My research shows that the European Commission and its president resorted to framing health policy in security terms – that is, to a “securitisation” of health – in order to justify this authority transfer and other collective measures, building on previous practices during health crises. This security framing, which also permeated the EU’s 2022 Global Health Strategy, seemed to resonate rather well with member state governments and the wider public, as other researchers also suggest. While securitisation can draw resources to health policy and legitimise supranational action at home and abroad, it does not come without risks. For example, it could lead the EU to become more inward-looking and shift attention away from health issues that are not perceived as immediate security threats. To be sure, the EU’s “health security” rhetoric waned as the pandemic subsided, but COVID-19 is likely to leave behind a heightened baseline of securitisation, for better or worse.

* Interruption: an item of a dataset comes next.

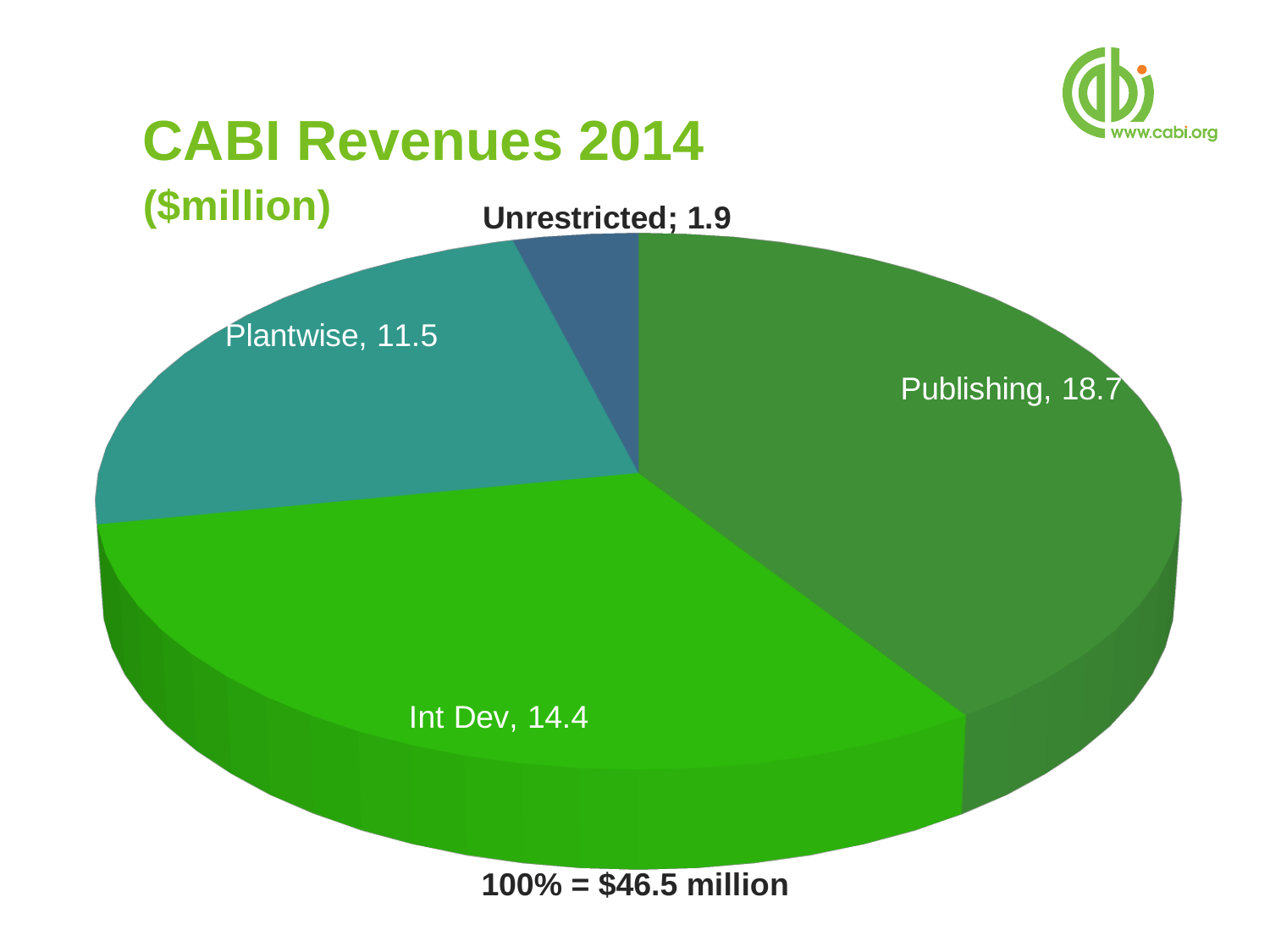
What total revenue does the slide state corresponds to 100% of the pie? $46.5 million Which category has the smallest slice in the pie chart? Unrestricted How many categories are shown in the pie chart? 4 What kind of chart is shown on the slide? Pie chart What is the difference between the Int Dev and Plantwise values? 2.9 What is the value for Int Dev in the pie chart? 14.4 What is the value for Publishing in the CABI Revenues 2014 pie chart? 18.7 Which is larger, Plantwise or Int Dev? Int Dev What is the difference between the Publishing and Int Dev values? 4.3 What is the value for Unrestricted in the pie chart? 1.9 What is the value for Plantwise in the pie chart? 11.5 Which category has the largest slice in the pie chart? Publishing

SPCIS: You mention that the EU still faces multilateral coordination challenges in global health governance. How do you think the EU can enhance its influence in this field?
Óscar Fernández: The EU treaties explicitly and repeatedly call for health mainstreaming, but that normative goal has struggled to gain any practical traction. According to Article 168 of the Treaty on the Functioning of the European Union, “a high level of human health protection shall be ensured in the definition and implementation of all Union policies and activities”. COVID-19 offered a policy window to turn this aspiration into reality, but it was less fruitful than it could have been. The EU’s 2022 Strategic Compass, for example, features less health-related content than all the key EU security documents released prior to the pandemic. This signals that a mindset shift is yet to occur, with health still being largely regarded as a second- or third-order priority. Since the best avenue for the EU to play a more positive role in global health governance is to genuinely pursue “Health in All Policies” – a long-established EU motto that the recent Global Health Strategy re-emphasised – this finding is not very promising.

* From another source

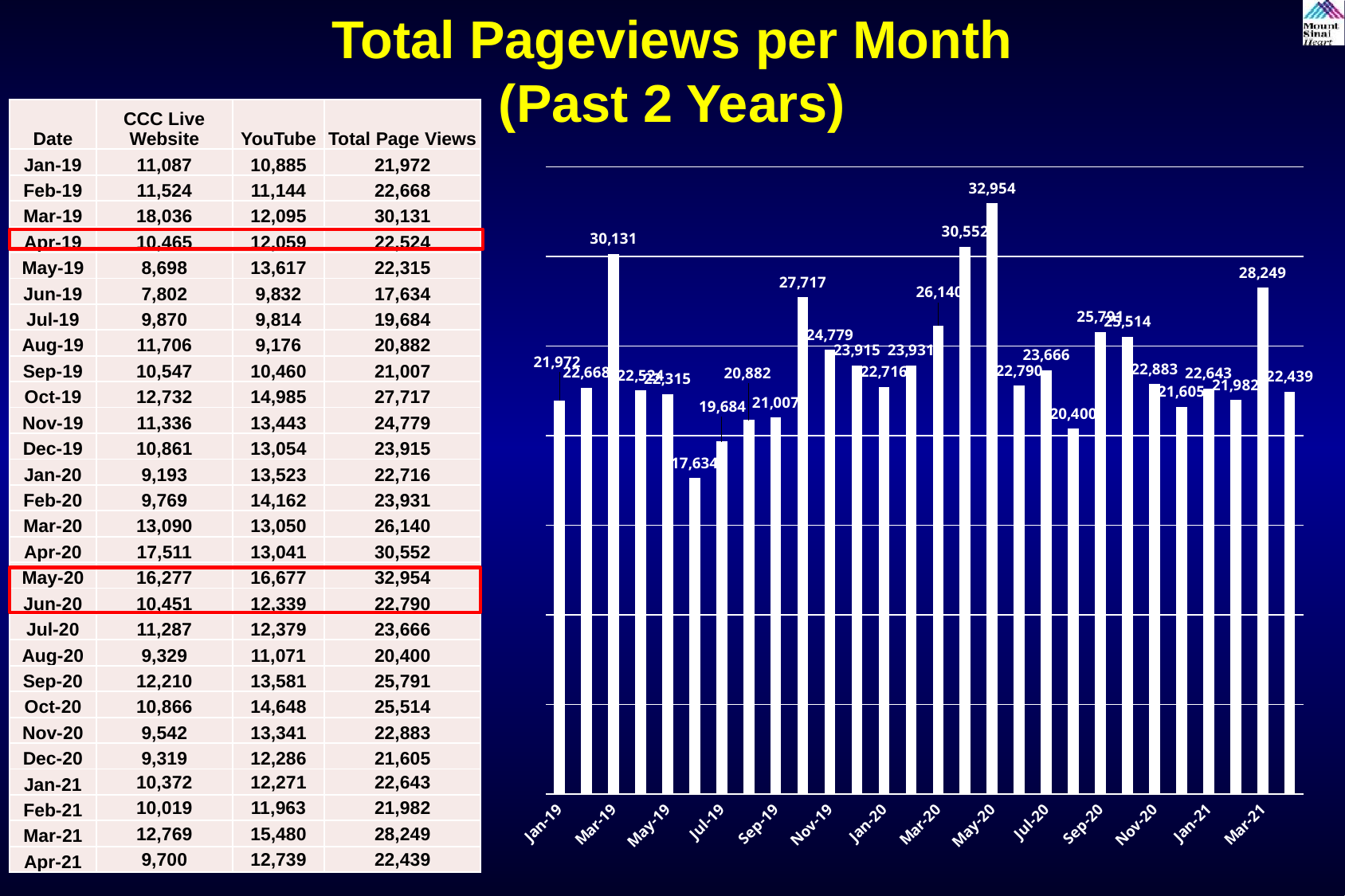
Which month has the larger value, Oct-19 or Mar-20? Oct-19 How much higher is the Mar-19 value than the Mar-21 value? 1,882 Which month has the lowest total pageviews on the chart? Jun-19 What kind of chart is used to show the monthly pageviews? Bar chart What is the value labelled on the bar for Aug-20? 20,400 What value is shown for Mar-21 on the chart? 28,249 How many monthly bars are plotted on the chart? 28 Do the values rise or fall from Mar-19 to Jun-19? Fall What is the difference between the highest bar (May-20) and the lowest bar (Jun-19)? 15,320 What value does the chart show for Apr-20? 30,552 Which month has the highest total pageviews on the chart? May-20 What is the total pageviews value shown for May-20 on the chart? 32,954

My ongoing research for the ENSURED project similarly shows that contradictions abound in the EU’s external action. For example, while the EU has committed to ensuring a more equitable access to vaccines and other medical countermeasures (a guiding principle of the Global Health Strategy), the EU’s agenda at the World Trade Organization and the terms of its preferential trade deals often undermine this goal. It is important to recognise that the EU’s market size makes it a key global health actor almost by default, and sometimes even in spite of itself. What it chooses to do with this influence will inevitably shape external perceptions – particularly in the Global South, where views on the EU’s global health impact are currently lukewarm at best.